# Farm clothing styles?



## milkmaid (Sep 15, 2010)

I normally wear jeans and a T-shirt. But I'd like to look nice (at least as far as possible) even when working. What are some farm clothing styles you like?
The only variation I ever do on the jeans-and-T-shirt is capris-and-T-shirt, haha.
Shoes and hat ideas too please! I love straw hats and brown leather sandals.


----------



## OwnedByTheGoats (Mar 7, 2013)

I look nice all the time... my closet features...

nice blue denim overalls featuring double seams....
a "perfectly blue" t-shirt with a dinosaur on it...
fleeced sweatpants with embroidered letters on the front... oolala...
jeans that are 5 sizes too big for me (that's what the belt is for).. wonderful bright tag in the back... 
Some ugly flowery baggy dress that I wore like 6 times in my whole life...
And an overall dress. Overalls with no legs! 

Ahhh... the farm style.


----------



## TrinityRanch (Mar 26, 2013)

Pajamas. I think that covers it. 

OH! And shirts with holes the size of plates that my goat ate through. 

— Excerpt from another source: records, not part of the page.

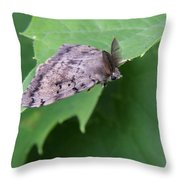 Male Gypsy Moth  Throw Pillow
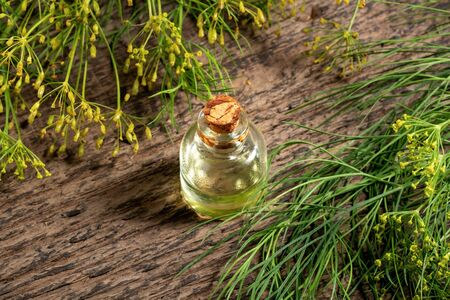 A bottle of dill seed oil with fresh plant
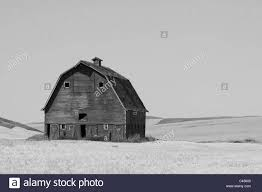 Barn In The Wheat Fields Of The Palouse Washington USA Stock Photo ... Pin By Cory Sawyer On Make It Home Pinterest Abandoned Cars In Barns Us 2016 Old Vintage Rusty A Gathering Place Indiego Red Barn The Countryside Near Keene New Hampshire Usa Stock The Barn Journal Official Blog Of National Alliance Classic Sesame Street In Bq Youtube Weathered Tobacco Countryside Kentucky Photo Fashion Rain Boots Sloggers Waterproof Comfortable And Fun Red Wallowa Valley Northeast Oregon Wheat Fields Palouse Washington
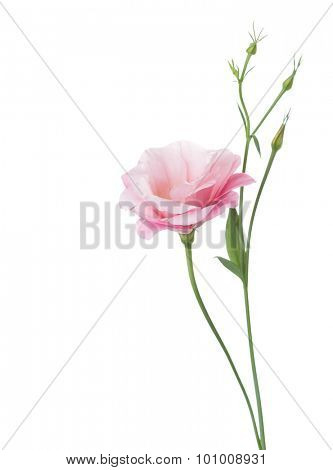 Light pink flower ( Eustoma) isolated on white.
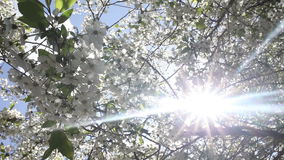 Beautiful nature scene with blooming tree and sun flare. Spring blossom background. Beautiful nature scene with blooming tree and sun flare. Sunny day. Spring stock video footage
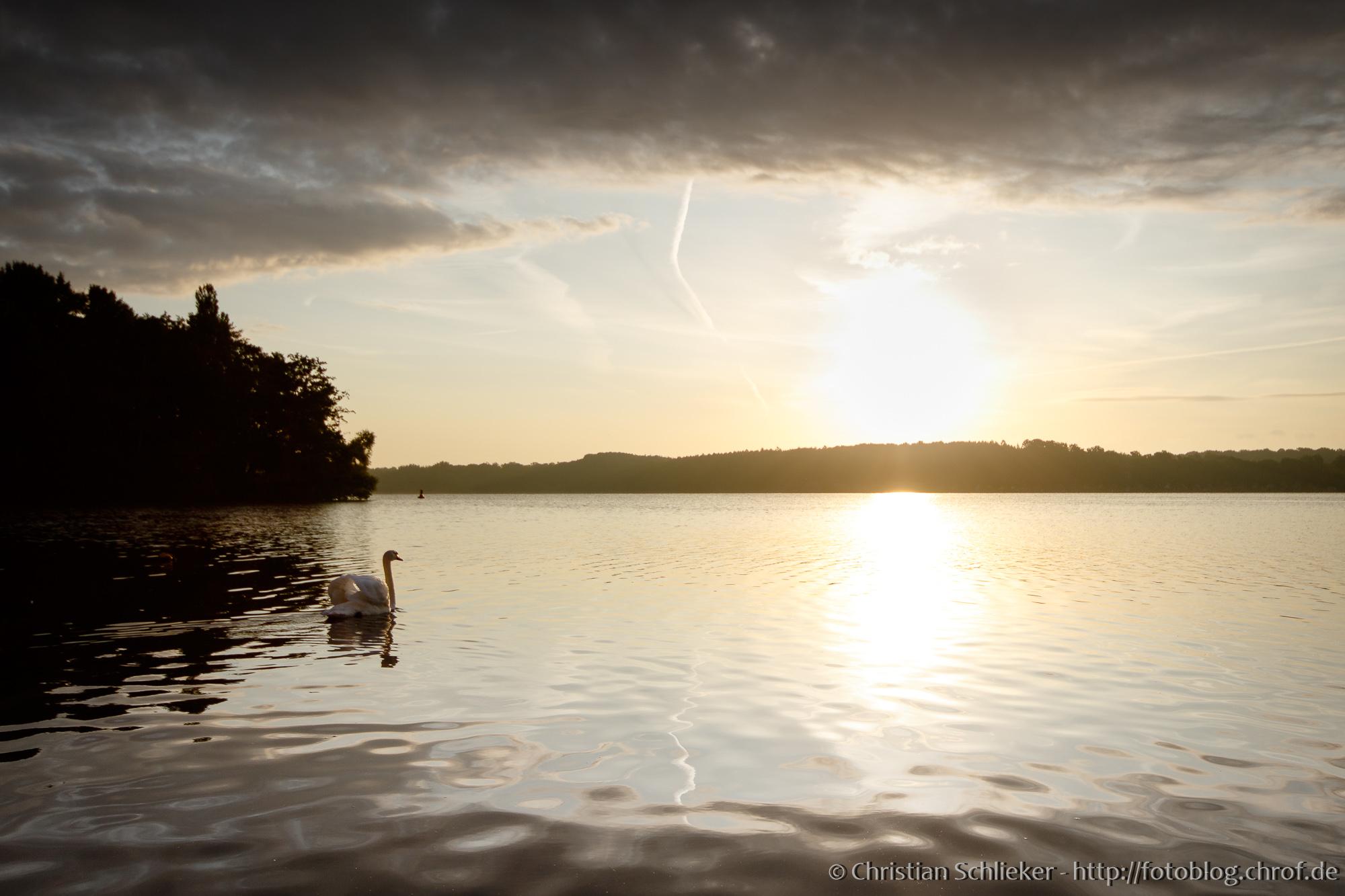 Schwan schwimmt auf dem See im Morgengrauen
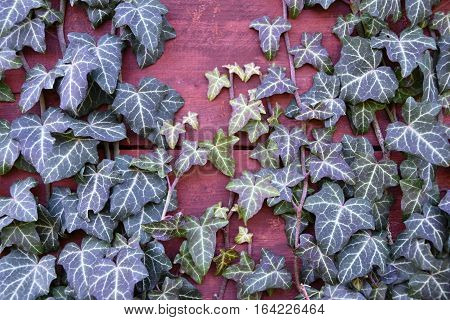 Ivy growing over wooden boards. Ivy. Plant growing.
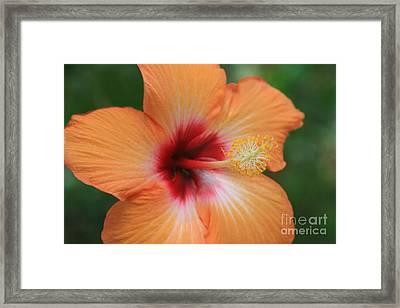 Gods Garden Framed Print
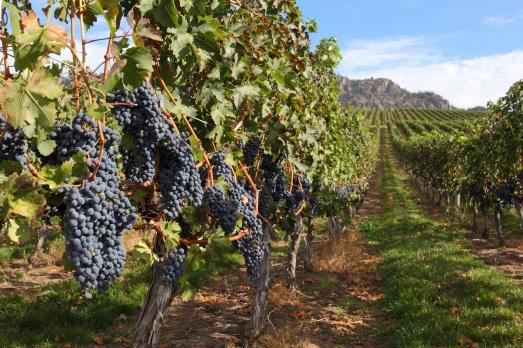 Okanagan vineyards_86651131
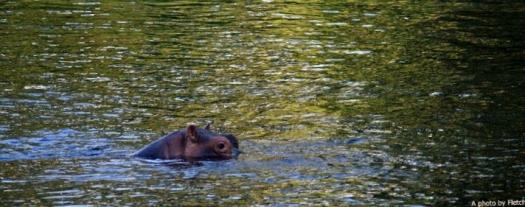 hippo, mzimba springs, kenya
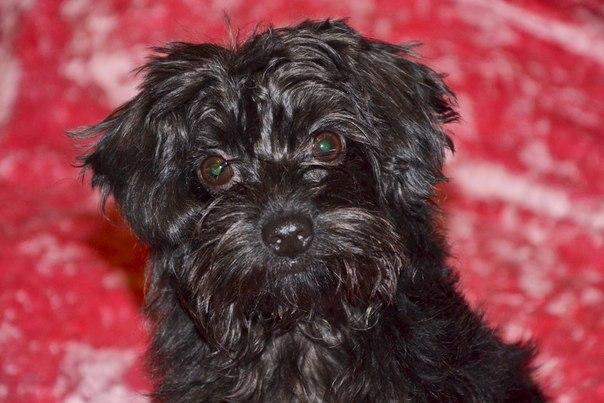 Собаки болонки фото и цены черные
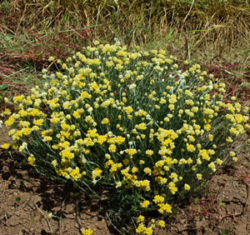 Helichrysum italicum, packet of 100 seeds, organic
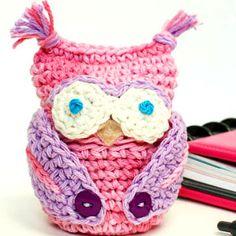 Owl Obsessed Crochet Cozy | AllFreeCrochet.com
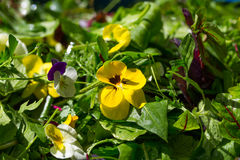 Wild herb salad fresh on the market. Green Royalty Free Stock Photo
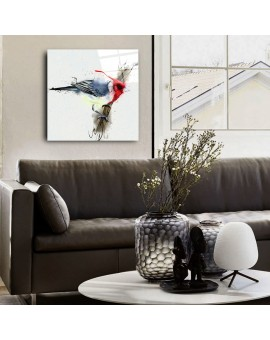 Camex Store Renkli Kuş...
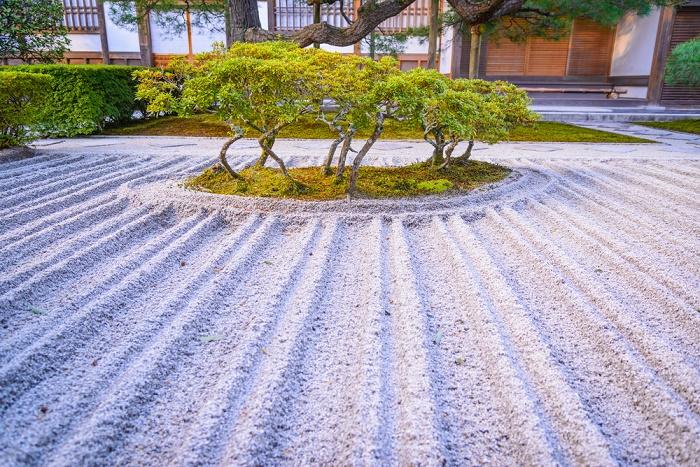 Jardín zen árboles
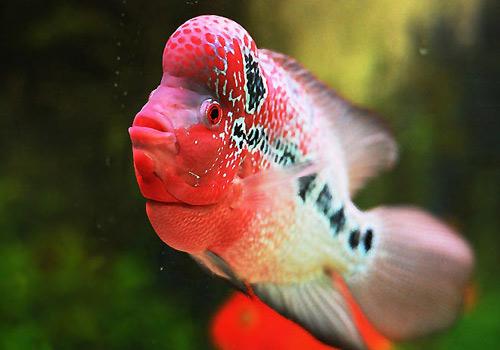 北京二手鱼缸水族箱35x35x35cm 小方缸前来献丑 北京观赏鱼 北京龙鱼第6张
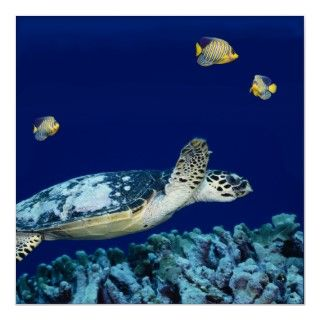 Photo shows a sea turtle swimming above coral with deep blue
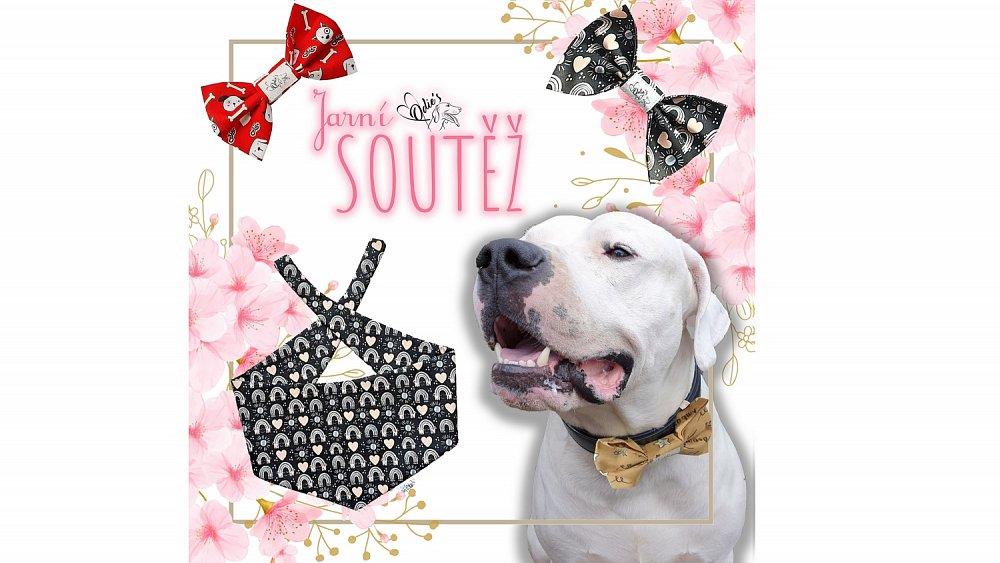 Soutěž o motýlky a šátek pro psy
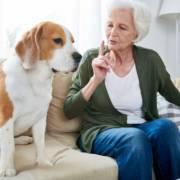 colf convivente pet sitter dog sitter
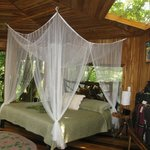 Glade room with king bed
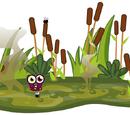 Swamp Floor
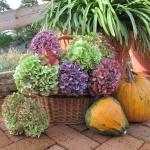 Kompozycja jesienna z hortensji (Hydrangea) - HGN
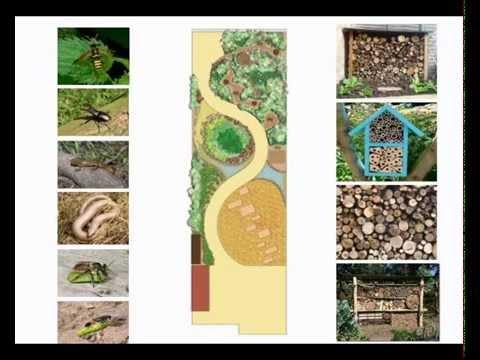 The Recycled Wildlife Garden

I need to get some jeans for my wardrobe, because skinny jeans don't always work with goat hair and barn dirt! I really like tank-tops because it gets very hot here. And capris are always great too


----------



## GoatsLive (Jul 1, 2012)

TrinityRanch said:


> Pajamas. I think that covers it.
> 
> OH! And shirts with holes the size of plates that my goat ate through.
> 
> I need to get some jeans for my wardrobe, because skinny jeans don't always work with goat hair and barn dirt! I really like tank-tops because it gets very hot here. And capris are always great too


That about sums it up nicely! I actually have at least 1 day a week that I call a PJ day. I stay in my PJs all day while going about my chores. I do get giggles sometimes from those who might me watching my 24/7 goat feed.

When not in PJs I also wear jeans and a t-shirt. I don't have but one pair of "going to church" jeans that don't have holes eaten in them my my goats


----------



## gotboergoat (May 14, 2013)

my barn boots have 7 layer embroidering on them! talk about elegant!!! 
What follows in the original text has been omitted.